[Data extracted from a collection]
= Beginning of Section =

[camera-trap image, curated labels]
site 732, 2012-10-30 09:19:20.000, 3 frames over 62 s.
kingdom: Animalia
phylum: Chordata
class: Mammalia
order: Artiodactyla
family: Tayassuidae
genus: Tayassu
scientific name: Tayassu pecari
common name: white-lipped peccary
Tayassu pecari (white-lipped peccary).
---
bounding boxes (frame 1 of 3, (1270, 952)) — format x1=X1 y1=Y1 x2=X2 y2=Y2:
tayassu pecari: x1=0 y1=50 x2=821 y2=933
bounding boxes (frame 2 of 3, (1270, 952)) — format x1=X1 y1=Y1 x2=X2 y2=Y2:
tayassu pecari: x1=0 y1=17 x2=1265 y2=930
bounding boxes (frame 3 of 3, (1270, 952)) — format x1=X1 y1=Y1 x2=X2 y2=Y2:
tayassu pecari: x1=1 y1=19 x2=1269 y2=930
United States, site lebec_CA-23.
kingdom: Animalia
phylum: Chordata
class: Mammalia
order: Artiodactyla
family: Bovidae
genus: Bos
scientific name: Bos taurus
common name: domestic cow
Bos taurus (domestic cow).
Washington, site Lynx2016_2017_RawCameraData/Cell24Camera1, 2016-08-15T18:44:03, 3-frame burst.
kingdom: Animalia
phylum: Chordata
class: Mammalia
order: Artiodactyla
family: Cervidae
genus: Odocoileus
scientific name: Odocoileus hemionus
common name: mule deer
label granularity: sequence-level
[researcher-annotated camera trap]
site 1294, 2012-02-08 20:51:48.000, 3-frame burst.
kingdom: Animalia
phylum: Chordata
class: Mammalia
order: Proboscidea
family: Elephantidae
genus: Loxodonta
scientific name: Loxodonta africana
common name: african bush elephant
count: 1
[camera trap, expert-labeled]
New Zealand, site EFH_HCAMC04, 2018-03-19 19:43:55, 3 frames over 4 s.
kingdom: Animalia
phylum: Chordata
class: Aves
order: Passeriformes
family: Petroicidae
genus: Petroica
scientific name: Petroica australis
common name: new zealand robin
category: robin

= End of Section =

HOW TO COMPLETE THIS TASK: All entries above are to be copied exactly, with none left out.

YOUR SOLUTION:
[camera-trap image, curated labels]
site 732, 2012-10-30 09:19:20.000, 3 frames over 62 s.
kingdom: Animalia
phylum: Chordata
class: Mammalia
order: Artiodactyla
family: Tayassuidae
genus: Tayassu
scientific name: Tayassu pecari
common name: white-lipped peccary
Tayassu pecari (white-lipped peccary).
---
bounding boxes (frame 1 of 3, (1270, 952)) — format x1=X1 y1=Y1 x2=X2 y2=Y2:
tayassu pecari: x1=0 y1=50 x2=821 y2=933
bounding boxes (frame 2 of 3, (1270, 952)) — format x1=X1 y1=Y1 x2=X2 y2=Y2:
tayassu pecari: x1=0 y1=17 x2=1265 y2=930
bounding boxes (frame 3 of 3, (1270, 952)) — format x1=X1 y1=Y1 x2=X2 y2=Y2:
tayassu pecari: x1=1 y1=19 x2=1269 y2=930
United States, site lebec_CA-23.
kingdom: Animalia
phylum: Chordata
class: Mammalia
order: Artiodactyla
family: Bovidae
genus: Bos
scientific name: Bos taurus
common name: domestic cow
Bos taurus (domestic cow).
Washington, site Lynx2016_2017_RawCameraData/Cell24Camera1, 2016-08-15T18:44:03, 3-frame burst.
kingdom: Animalia
phylum: Chordata
class: Mammalia
order: Artiodactyla
family: Cervidae
genus: Odocoileus
scientific name: Odocoileus hemionus
common name: mule deer
label granularity: sequence-level
[researcher-annotated camera trap]
site 1294, 2012-02-08 20:51:48.000, 3-frame burst.
kingdom: Animalia
phylum: Chordata
class: Mammalia
order: Proboscidea
family: Elephantidae
genus: Loxodonta
scientific name: Loxodonta africana
common name: african bush elephant
count: 1
[camera trap, expert-labeled]
New Zealand, site EFH_HCAMC04, 2018-03-19 19:43:55, 3 frames over 4 s.
kingdom: Animalia
phylum: Chordata
class: Aves
order: Passeriformes
family: Petroicidae
genus: Petroica
scientific name: Petroica australis
common name: new zealand robin
category: robin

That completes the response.